Keutamaan pendidikan Islami terletak pada penerapan nilai-nilai Al-Quran dan As-Sunnah dalam kehidupan sehari-hari, membentuk generasi yang memiliki landasan akidah dan mentalitas yang kuat. Pendidikan Islami berperan dalam membentuk individu yang memiliki syakhsiyah islamiyah (kepribadian Islami) yang kokoh, siap menghadapi kompleksitas dunia modern, serta mampu memberikan kontribusi positif untuk umat. Bukan malah merusak masa depan, melukai sesama saudara, dan menjadikan tindakan-tindakan amoral sebagai standar kebahagiaan yang mana dalam hal ini melakukan aksi-aksi tak berdasar seperti tawuran. Karena pemuda di bawah pendidikan Islam tak lagi menjadikan hal-hal remeh temeh seperti itu sebagai standar kebahagiaan mereka, melainkan menjadikan akhirat semata-mata sebagai tujuan dan rida Allah sebagai standar kebahagiaan mereka.

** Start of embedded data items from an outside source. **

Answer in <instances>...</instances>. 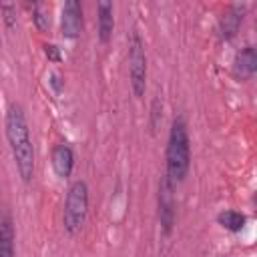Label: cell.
<instances>
[{
	"instance_id": "8992f818",
	"label": "cell",
	"mask_w": 257,
	"mask_h": 257,
	"mask_svg": "<svg viewBox=\"0 0 257 257\" xmlns=\"http://www.w3.org/2000/svg\"><path fill=\"white\" fill-rule=\"evenodd\" d=\"M60 30L62 36L74 40L82 32V6L76 0H66L60 12Z\"/></svg>"
},
{
	"instance_id": "5b68a950",
	"label": "cell",
	"mask_w": 257,
	"mask_h": 257,
	"mask_svg": "<svg viewBox=\"0 0 257 257\" xmlns=\"http://www.w3.org/2000/svg\"><path fill=\"white\" fill-rule=\"evenodd\" d=\"M157 207H159L161 231H163V235H171L173 225H175V185L167 175H163L159 181Z\"/></svg>"
},
{
	"instance_id": "7a4b0ae2",
	"label": "cell",
	"mask_w": 257,
	"mask_h": 257,
	"mask_svg": "<svg viewBox=\"0 0 257 257\" xmlns=\"http://www.w3.org/2000/svg\"><path fill=\"white\" fill-rule=\"evenodd\" d=\"M165 161H167L165 175L173 181V185L183 183L191 169V141H189V131L183 116H177L171 122Z\"/></svg>"
},
{
	"instance_id": "5bb4252c",
	"label": "cell",
	"mask_w": 257,
	"mask_h": 257,
	"mask_svg": "<svg viewBox=\"0 0 257 257\" xmlns=\"http://www.w3.org/2000/svg\"><path fill=\"white\" fill-rule=\"evenodd\" d=\"M0 10H2V18H4V22H6V26L8 28H12L14 24H16V18H14V12H16V8L12 6V4H0Z\"/></svg>"
},
{
	"instance_id": "277c9868",
	"label": "cell",
	"mask_w": 257,
	"mask_h": 257,
	"mask_svg": "<svg viewBox=\"0 0 257 257\" xmlns=\"http://www.w3.org/2000/svg\"><path fill=\"white\" fill-rule=\"evenodd\" d=\"M128 80L137 98L145 96L147 90V50L145 40L137 28L128 34Z\"/></svg>"
},
{
	"instance_id": "2e32d148",
	"label": "cell",
	"mask_w": 257,
	"mask_h": 257,
	"mask_svg": "<svg viewBox=\"0 0 257 257\" xmlns=\"http://www.w3.org/2000/svg\"><path fill=\"white\" fill-rule=\"evenodd\" d=\"M50 84H52L54 92H60L62 86H64V80H62V76H60L58 72H52V74H50Z\"/></svg>"
},
{
	"instance_id": "30bf717a",
	"label": "cell",
	"mask_w": 257,
	"mask_h": 257,
	"mask_svg": "<svg viewBox=\"0 0 257 257\" xmlns=\"http://www.w3.org/2000/svg\"><path fill=\"white\" fill-rule=\"evenodd\" d=\"M96 14H98V38L102 44H108L114 30V8L110 2L100 0L96 4Z\"/></svg>"
},
{
	"instance_id": "ba28073f",
	"label": "cell",
	"mask_w": 257,
	"mask_h": 257,
	"mask_svg": "<svg viewBox=\"0 0 257 257\" xmlns=\"http://www.w3.org/2000/svg\"><path fill=\"white\" fill-rule=\"evenodd\" d=\"M255 72H257V50H255V46L247 44V46H243V48L235 54V60H233V74H235L239 80H249V78H253Z\"/></svg>"
},
{
	"instance_id": "7c38bea8",
	"label": "cell",
	"mask_w": 257,
	"mask_h": 257,
	"mask_svg": "<svg viewBox=\"0 0 257 257\" xmlns=\"http://www.w3.org/2000/svg\"><path fill=\"white\" fill-rule=\"evenodd\" d=\"M217 223H219L223 229L231 231V233H239V231L245 227L247 217H245L241 211H235V209H225V211H221V213L217 215Z\"/></svg>"
},
{
	"instance_id": "6da1fadb",
	"label": "cell",
	"mask_w": 257,
	"mask_h": 257,
	"mask_svg": "<svg viewBox=\"0 0 257 257\" xmlns=\"http://www.w3.org/2000/svg\"><path fill=\"white\" fill-rule=\"evenodd\" d=\"M4 131L16 171L24 183H30L34 179V145L30 139V128L24 108L18 102H12L8 106L4 116Z\"/></svg>"
},
{
	"instance_id": "9c48e42d",
	"label": "cell",
	"mask_w": 257,
	"mask_h": 257,
	"mask_svg": "<svg viewBox=\"0 0 257 257\" xmlns=\"http://www.w3.org/2000/svg\"><path fill=\"white\" fill-rule=\"evenodd\" d=\"M52 169L56 173V177L60 179H68L72 175V169H74V151L60 143L52 149Z\"/></svg>"
},
{
	"instance_id": "8fae6325",
	"label": "cell",
	"mask_w": 257,
	"mask_h": 257,
	"mask_svg": "<svg viewBox=\"0 0 257 257\" xmlns=\"http://www.w3.org/2000/svg\"><path fill=\"white\" fill-rule=\"evenodd\" d=\"M14 223L10 215H2L0 217V257H14Z\"/></svg>"
},
{
	"instance_id": "52a82bcc",
	"label": "cell",
	"mask_w": 257,
	"mask_h": 257,
	"mask_svg": "<svg viewBox=\"0 0 257 257\" xmlns=\"http://www.w3.org/2000/svg\"><path fill=\"white\" fill-rule=\"evenodd\" d=\"M243 16H245V6H241V4H231V6L221 14V18H219V26H217L219 36H221L223 40L235 38L237 32H239V28H241V24H243Z\"/></svg>"
},
{
	"instance_id": "9a60e30c",
	"label": "cell",
	"mask_w": 257,
	"mask_h": 257,
	"mask_svg": "<svg viewBox=\"0 0 257 257\" xmlns=\"http://www.w3.org/2000/svg\"><path fill=\"white\" fill-rule=\"evenodd\" d=\"M42 48H44V54H46L48 60H52V62H58L60 60V48L56 44H44Z\"/></svg>"
},
{
	"instance_id": "4fadbf2b",
	"label": "cell",
	"mask_w": 257,
	"mask_h": 257,
	"mask_svg": "<svg viewBox=\"0 0 257 257\" xmlns=\"http://www.w3.org/2000/svg\"><path fill=\"white\" fill-rule=\"evenodd\" d=\"M32 20H34V24H36V28H38L40 32H46V30L50 28V16H48V12L44 10L42 4H34Z\"/></svg>"
},
{
	"instance_id": "3957f363",
	"label": "cell",
	"mask_w": 257,
	"mask_h": 257,
	"mask_svg": "<svg viewBox=\"0 0 257 257\" xmlns=\"http://www.w3.org/2000/svg\"><path fill=\"white\" fill-rule=\"evenodd\" d=\"M88 199L90 197H88L86 181L78 179L68 187L64 209H62V227L68 235H76L84 227L86 215H88Z\"/></svg>"
}]
</instances>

Dengan semua ini, para pemuda jadi memiliki arah hidup yang jelas, tak lagi buta dan terombang-ambing di lautan kehidupan. Sehingga tujuan dan visi-misi hidupnya pun hak (benar) dan mulia. Para pemuda kelak akan menjadi generasi pembebas, tidak hanya generasi emas. Seperti yang dijelaskan dalam Al-Qur’an tentang sosok pemuda bernama Ashabul Kahfi yang mampu membangun negeri, “Mereka adalah pemuda-pemuda yang beriman kepada Tuhan Mereka, dan Kami tambah pula untuk mereka petunjuk.” (QS. Al-Kahfi : 13)

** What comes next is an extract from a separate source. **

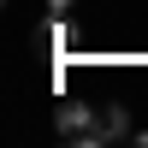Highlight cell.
Returning a JSON list of instances; mask_svg holds the SVG:
<instances>
[{"label":"cell","mask_w":148,"mask_h":148,"mask_svg":"<svg viewBox=\"0 0 148 148\" xmlns=\"http://www.w3.org/2000/svg\"><path fill=\"white\" fill-rule=\"evenodd\" d=\"M53 130H59L65 142H83V148H89V142H95V107H83V101L53 107Z\"/></svg>","instance_id":"6da1fadb"},{"label":"cell","mask_w":148,"mask_h":148,"mask_svg":"<svg viewBox=\"0 0 148 148\" xmlns=\"http://www.w3.org/2000/svg\"><path fill=\"white\" fill-rule=\"evenodd\" d=\"M125 136H130V107H125V101H101V107H95V142H89V148L125 142Z\"/></svg>","instance_id":"7a4b0ae2"}]
</instances>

Dari Abu Hurairah dari Nabi saw. bersabda: “Ada tujuh golongan manusia yang akan mendapat naungan Allah pada hari yang tidak ada naungan kecuali naungan-Nya: pemimpin yang adil, seorang pemuda yang menyibukkan dirinya dengan ibadah kepada Rabb-nya, seorang laki-laki yang hatinya terpaut dengan masjid, dua orang laki-laki yang saling mencintai karena Allah, mereka tidak bertemu kecuali karena Allah dan berpisah karena Allah, seorang laki-laki yang diajak berbuat maksiat oleh seorang wanita kaya lagi cantik lalu dia berkata, “Aku takut kepada Allah”, dan seorang yang bersedekah dengan menyembunyikannya hingga tangan kirinya tidak mengetahui apa yang diinfakkan oleh tangan kanannya, serta seorang laki-laki yang berzikir kepada Allah dengan mengasingkan diri hingga kedua matanya basah karena menangis.”
Namun, pendidikan Islam tak bisa diterapkan di bawah sistem kapitalisme sekuler yang bertentangan dengan pemikiran Islam. Untuk mewujudkan kepribadian pemuda yang Islami serta pendidikan Islam yang mulia dan solutif tentu dibutuhkan adanya ‘wadah’ yang mampu menampungnya, yakni berupa negara yang akan menerapkan syariat Islam secara kaffah (menyeluruh), sehingga aturan hidup serta kurikulum pendidikan pun akan sesuai dengan syariat Islam.